WHAT YOU WILL DO: Leaving all pictures aside, copy exactly the lines from the start of the listing below through the line that contains "Halloween set with", and only those lines.

DATA RECORDS:

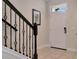 Front entryway showcasing dark, ornate banister, and a white front door with tiled flooring at 8189 Roseville Rd, Davenport, FL 33896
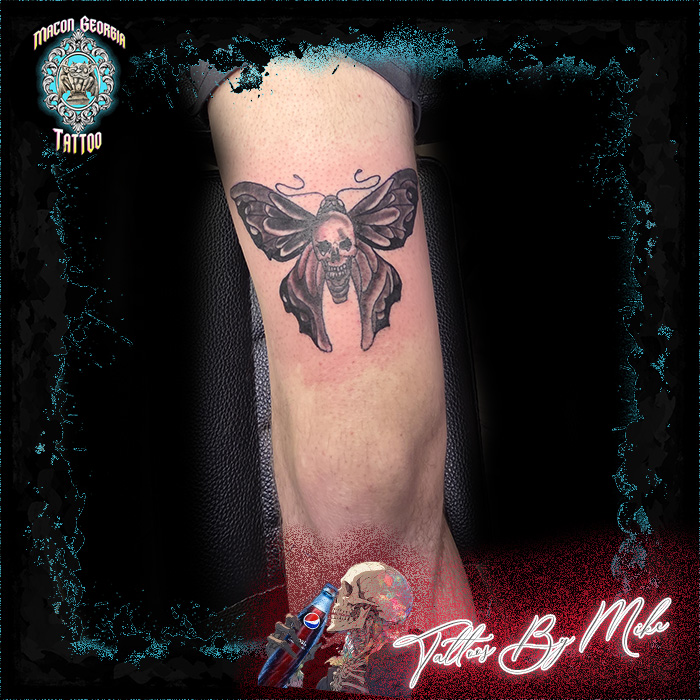 macon georgia tattoo - leg moth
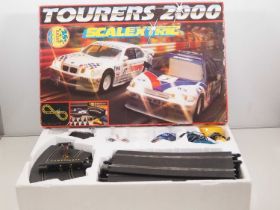 A SCALEXTRIC 'Tourers 2000' slot racing set, appears complete - VG in G box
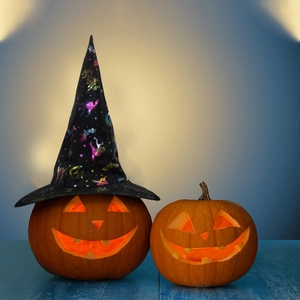Halloween set with glowing Jack-o'-lanterns and black wizard hat on blue wood floor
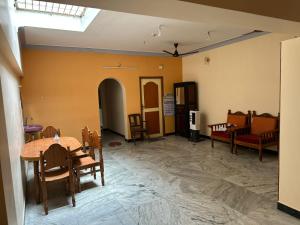 a room with a table and chairs and a couch at Thillai Natarajar Nivas - Family Stay in Chidambaram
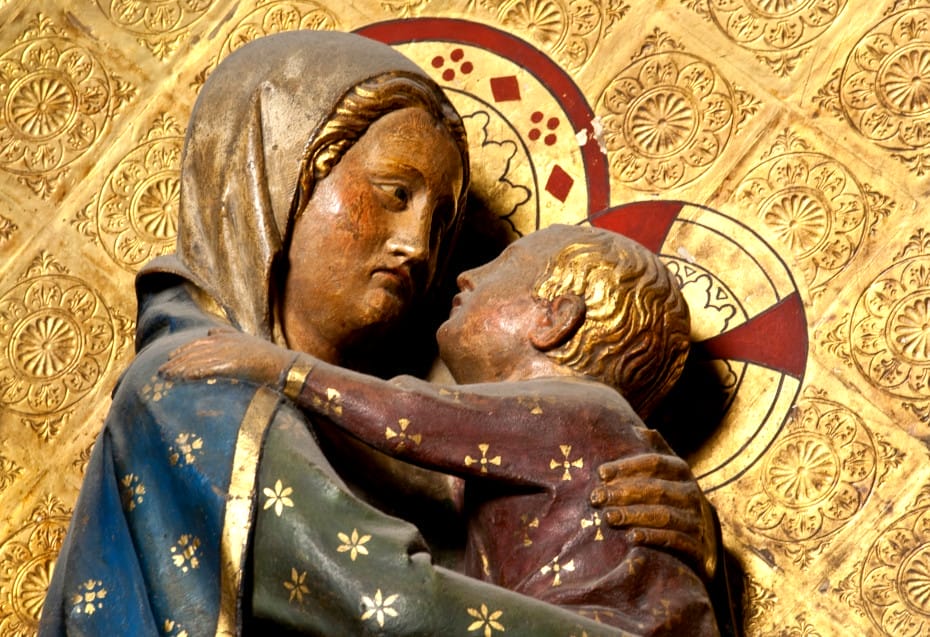 Gros plan sur la Vierge portant l'enfant dans ses bras sur le tour de choeur, mur de gravures dorées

ANSWER FOR THE TASK:
 Front entryway showcasing dark, ornate banister, and a white front door with tiled flooring at 8189 Roseville Rd, Davenport, FL 33896
 macon georgia tattoo - leg moth
 A SCALEXTRIC 'Tourers 2000' slot racing set, appears complete - VG in G box
Halloween set with glowing Jack-o'-lanterns and black wizard hat on blue wood floor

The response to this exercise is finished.